_Задание 1_
Ответьте на вопросы по тексту о Паганини и Россини:
(a) В каком городе Паганини жил с июня по август 1818 года?
(b) В каком году родился Россини?
(c) Кем Барбайя работал в миланских кафе?

Паганини во всем избегает посредственности.
Имя Россини впервые встречается в письме Паганини из Турина от 20 декабря 1817 года, в котором он пишет:
«В театре „Реджо“ в этот карнавал идет опера Россини, она называется Аурелиано в Пальмире».
И можно предположить, что в то время он уже был знаком с Россини, во всяком случае, видел его. Но в письмах он ничего не сообщает об этом.
Упоминание об их встрече мы находим в письмах только через год. Паганини находился в Болонье с июня по август 1818 года и познакомился с музыкальным миром города. Это были певец Джироламо Крешентини, певица Изабелла Кольбран, учившаяся у него, импресарио Доменико Бар-байя, скрипачи Радикати и Данти, виолончелист Пальмьери, а также музыканты, игравшие на альте, Сарти и Панкальди, отец Станислао Матеи – выдающийся контрапунктист (который вручил ему диплом Филармонической академии Болоньи) и кавалер Аннибале Мильцетти. Они часто устраивали дружеские музыкальные собрания вроде того, в котором Паганини исполнил квартет Гайдна «так, как тот написал», и «вызвал», сообщал он Джерми, «своим исполнением волшебство», какое не в силах был описать.
Иногда эти музыкальные вечера проходили в доме банкира Пеньяльвера, и в «Автобиографической записке» скрипача читаем:
«Импровизировал на чембало с Россини в Болонье в доме Пеньяльвера».
Конестабиле датирует эти встречи 1814 годом, но дату эту нужно исправить на 1818 год. Действительно, в постскриптуме письма к Джерми от 20 августа 1818 года из Флоренции Паганини упоминает о встрече с Россини в Болонье.
Россини, родившийся в 1792 году, был на десять лет моложе скрипача. Оба, однако, сразу же прониклись друг к другу живейшей симпатией. И это понятно, если учесть некоторое сходство их художественных темпераментов. Обоих отличали врожденная и естественная музыкальность, необычайная живость таланта и духа.
«Он исключительно умен», – писал Лист о Россини, который сразу же увлек его и с которым его связала искренняя дружба. То же самое Лист сказал бы и о Паганини, если бы познакомился с ним. И генуэзец, и «пезарский лебедь»[84] любили острое словцо и умели больно уколоть им, оба были наделены природным юмором. Все это сближало их так же, как врожденная музыкальная впечатлительность, – оба источали музыку всеми порами своей кожи.
Барбайя, в свое время обративший внимание на прекрасную певицу Изабеллу Кольбран, не упустил и молодого, многообещающего оперного композитора Россини, а потом разными лестными предложениями привлек и волшебника-скрипача Паганини.
Чутье у Барбайи было безошибочным: оно стало обостряться еще в миланских кафе, где он служил гарсоном. Потом он стал хозяином кафе, затем изобретателем «барбайяты» – смеси шоколада с молоком, напитка, который привел в восторг современников и сразу же сделал популярным того, кто его придумал. Из хозяина кафе Барбайя превратился в импресарио, и в Неаполе он уже стал всемогущей фигурой в театральном мире. Это он совершил чудо, сумев за несколько месяцев восстановить сгоревший театр «Сан-Карло», чем безгранично порадовал короля Фердинанда IV.

_Задание 2_
Переименуйте в строках набора данных «woman's face» в «woman's head» и перепишите все эти строки, больше ничего не меняя. Картинки в ответ не включайте.

(Строки из набора данных по пространственному мышлению)
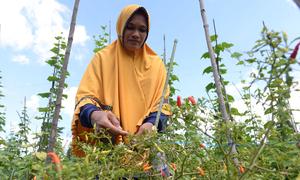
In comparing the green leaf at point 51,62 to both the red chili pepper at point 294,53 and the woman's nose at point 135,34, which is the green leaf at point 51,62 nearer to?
the woman's nose at point 135,34

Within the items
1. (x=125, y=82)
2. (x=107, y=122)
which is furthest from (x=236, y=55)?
(x=125, y=82)

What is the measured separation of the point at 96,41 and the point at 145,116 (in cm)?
346

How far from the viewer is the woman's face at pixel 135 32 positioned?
1.95m

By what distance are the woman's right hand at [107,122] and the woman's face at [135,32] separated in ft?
1.54

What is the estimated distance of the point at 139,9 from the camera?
1.97m

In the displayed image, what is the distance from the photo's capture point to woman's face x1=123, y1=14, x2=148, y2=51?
1.95m

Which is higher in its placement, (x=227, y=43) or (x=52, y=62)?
(x=52, y=62)

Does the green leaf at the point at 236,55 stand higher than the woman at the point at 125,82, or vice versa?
the woman at the point at 125,82

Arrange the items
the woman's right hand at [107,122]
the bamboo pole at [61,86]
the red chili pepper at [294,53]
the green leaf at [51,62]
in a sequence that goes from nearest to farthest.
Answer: the red chili pepper at [294,53] → the bamboo pole at [61,86] → the woman's right hand at [107,122] → the green leaf at [51,62]

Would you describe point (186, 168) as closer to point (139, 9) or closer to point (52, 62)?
point (139, 9)

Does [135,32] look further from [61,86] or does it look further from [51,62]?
[51,62]

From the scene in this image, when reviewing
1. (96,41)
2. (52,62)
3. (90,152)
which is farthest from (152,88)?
(96,41)

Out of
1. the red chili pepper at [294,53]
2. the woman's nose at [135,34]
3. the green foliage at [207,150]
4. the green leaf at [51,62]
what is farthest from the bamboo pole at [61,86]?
the green leaf at [51,62]

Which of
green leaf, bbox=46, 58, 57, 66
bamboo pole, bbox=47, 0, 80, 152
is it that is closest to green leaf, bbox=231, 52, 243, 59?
bamboo pole, bbox=47, 0, 80, 152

_Правильный ответ 1_
(a) В Болонье.
(b) В 1792 году.
(c) Гарсоном.

_Правильный ответ 2_
In comparing the green leaf at point 51,62 to both the red chili pepper at point 294,53 and the woman's nose at point 135,34, which is the green leaf at point 51,62 nearer to?
the woman's nose at point 135,34

Within the items
1. (x=125, y=82)
2. (x=107, y=122)
which is furthest from (x=236, y=55)?
(x=125, y=82)

What is the measured separation of the point at 96,41 and the point at 145,116 (in cm)?
346

How far from the viewer is the woman's head at pixel 135 32 positioned?
1.95m

By what distance are the woman's right hand at [107,122] and the woman's head at [135,32] separated in ft?
1.54

What is the estimated distance of the point at 139,9 from the camera?
1.97m

In the displayed image, what is the distance from the photo's capture point to woman's head x1=123, y1=14, x2=148, y2=51?
1.95m

Which is higher in its placement, (x=227, y=43) or (x=52, y=62)?
(x=52, y=62)

Does the green leaf at the point at 236,55 stand higher than the woman at the point at 125,82, or vice versa?
the woman at the point at 125,82

Arrange the items
the woman's right hand at [107,122]
the bamboo pole at [61,86]
the red chili pepper at [294,53]
the green leaf at [51,62]
in a sequence that goes from nearest to farthest.
Answer: the red chili pepper at [294,53] → the bamboo pole at [61,86] → the woman's right hand at [107,122] → the green leaf at [51,62]

Would you describe point (186, 168) as closer to point (139, 9) or closer to point (52, 62)?
point (139, 9)

Does [135,32] look further from [61,86] or does it look further from [51,62]?
[51,62]

From the scene in this image, when reviewing
1. (96,41)
2. (52,62)
3. (90,152)
which is farthest from (152,88)?
(96,41)

Out of
1. the red chili pepper at [294,53]
2. the woman's nose at [135,34]
3. the green foliage at [207,150]
4. the green leaf at [51,62]
what is farthest from the bamboo pole at [61,86]?
the green leaf at [51,62]

Which of
green leaf, bbox=46, 58, 57, 66
bamboo pole, bbox=47, 0, 80, 152
is it that is closest to green leaf, bbox=231, 52, 243, 59?
bamboo pole, bbox=47, 0, 80, 152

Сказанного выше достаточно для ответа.